Austrian Airlines (AUA) head Jaan Albrecht has promised that customers will not be negatively affected by the firm’s contract reform.
The supervisory board of the loss-making carrier decided yesterday (Thurs) to annul the contracts of all pilots and cabin crew employees. AUA bosses hope to save 45 million Euros a year that way. Unionists and works council leaders harshly criticised the decision. They will hold extraordinary meetings next week to debate further steps against the disputed measure. Reports have it that strikes are not planned.
Albrecht told a radio news programme this morning (Fri) that the contract changes were essential to the economic survival of AUA – which sustained operative losses of 59.4 million Euros last year. He said the measure was a vital part of his long-term strategy. Albrecht claimed that the move would raise AUA’s chances to achieve a profit in the foreseeable future.
Albrecht also dismissed fears that the significant changes and reforms could harm AUA’s daily operations. He branded a shortage of pilots as an unrealistic scenario and underlined that Tyrolean Airways co-pilots could be asked to do longer working weeks. The former Star Alliance chief explained that many of the AUA affiliate’s co-pilots were currently doing on short time contracts.
The changes do not affect AUA pilots’ current income. However, the reform means that the pilots will miss out on the automatic salary increases they used to get every other year. Especially pilots who joined AUA before 2004 work under contracts which feature many bonus regulations – and a generous financial compensation ruling if they handed in their notices.
Forty pilots already left AUA due to the recent developments which would have lowered their wages by up to 25 per cent in the long run. A works committee official claimed that another 260 were willing to quit as well. Reports have it that many of them could be hired by the numerous prospering Arabian airlines.
The controversial reform of AUA’s 600 pilots and its 1,500 stewards and stewardesses came shortly after the executive board of Lufthansa – which owns AUA – upped the pressure. Lufthansa CEO Christoph Franz warned from considering AUA as a “protected area”. Lufthansa decided last month to inject 140 million Euros into AUA to support its internal restructure – if AUA chiefs kept lowering the airline’s operative costs.

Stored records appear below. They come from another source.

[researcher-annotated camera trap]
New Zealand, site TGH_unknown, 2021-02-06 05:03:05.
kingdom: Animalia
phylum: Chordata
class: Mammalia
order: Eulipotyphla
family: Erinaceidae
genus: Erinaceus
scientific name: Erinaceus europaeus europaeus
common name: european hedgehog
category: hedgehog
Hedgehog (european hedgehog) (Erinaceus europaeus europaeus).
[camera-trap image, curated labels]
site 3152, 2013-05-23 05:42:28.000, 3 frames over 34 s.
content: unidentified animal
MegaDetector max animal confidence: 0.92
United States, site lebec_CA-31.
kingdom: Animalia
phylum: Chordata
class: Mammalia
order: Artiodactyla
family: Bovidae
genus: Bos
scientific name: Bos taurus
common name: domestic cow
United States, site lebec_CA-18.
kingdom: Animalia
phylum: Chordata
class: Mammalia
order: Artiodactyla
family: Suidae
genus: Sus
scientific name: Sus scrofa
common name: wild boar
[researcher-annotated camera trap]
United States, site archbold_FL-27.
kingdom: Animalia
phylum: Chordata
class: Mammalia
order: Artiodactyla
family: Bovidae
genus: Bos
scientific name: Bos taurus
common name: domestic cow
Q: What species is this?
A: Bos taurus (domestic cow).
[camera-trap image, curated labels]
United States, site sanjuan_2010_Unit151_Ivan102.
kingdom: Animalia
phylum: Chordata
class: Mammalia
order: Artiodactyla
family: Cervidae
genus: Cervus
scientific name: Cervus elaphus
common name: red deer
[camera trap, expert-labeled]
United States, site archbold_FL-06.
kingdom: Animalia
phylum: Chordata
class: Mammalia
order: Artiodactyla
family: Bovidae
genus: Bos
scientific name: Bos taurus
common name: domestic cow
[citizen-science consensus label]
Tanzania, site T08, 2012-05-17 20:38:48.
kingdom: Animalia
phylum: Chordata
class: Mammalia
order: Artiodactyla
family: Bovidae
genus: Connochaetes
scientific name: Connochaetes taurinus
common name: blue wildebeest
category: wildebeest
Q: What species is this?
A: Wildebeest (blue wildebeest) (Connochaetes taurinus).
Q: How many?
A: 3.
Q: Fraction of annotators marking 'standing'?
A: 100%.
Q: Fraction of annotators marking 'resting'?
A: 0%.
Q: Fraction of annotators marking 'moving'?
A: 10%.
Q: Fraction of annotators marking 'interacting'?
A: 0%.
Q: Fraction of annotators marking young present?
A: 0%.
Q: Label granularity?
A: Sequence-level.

Franz argued that he was in charge of 120,000 Lufthansa Group employees. He claimed being convinced that AUA had the potential to manage a turnaround – but also warned that Lufthansa would not continue pouring money into the carrier indefinitely.
Lufthansa recently assigned Karsten Benz as third co-chief of AUA to accelerate the Viennese company’s reduction of costs. Benz worked for Lufthansa in its top-tier management before joining AUA. Lufthansa decision-makers were reportedly disappointed with the achievements of Andreas Bierwirth. He had to leave AUA’s executive board. The board now features Benz and Peter Malanik and Albrecht – who said today that he had been ensured by AUA’s juridical consultants that the contract reform was “waterproof” as far as Austrian law was regarded.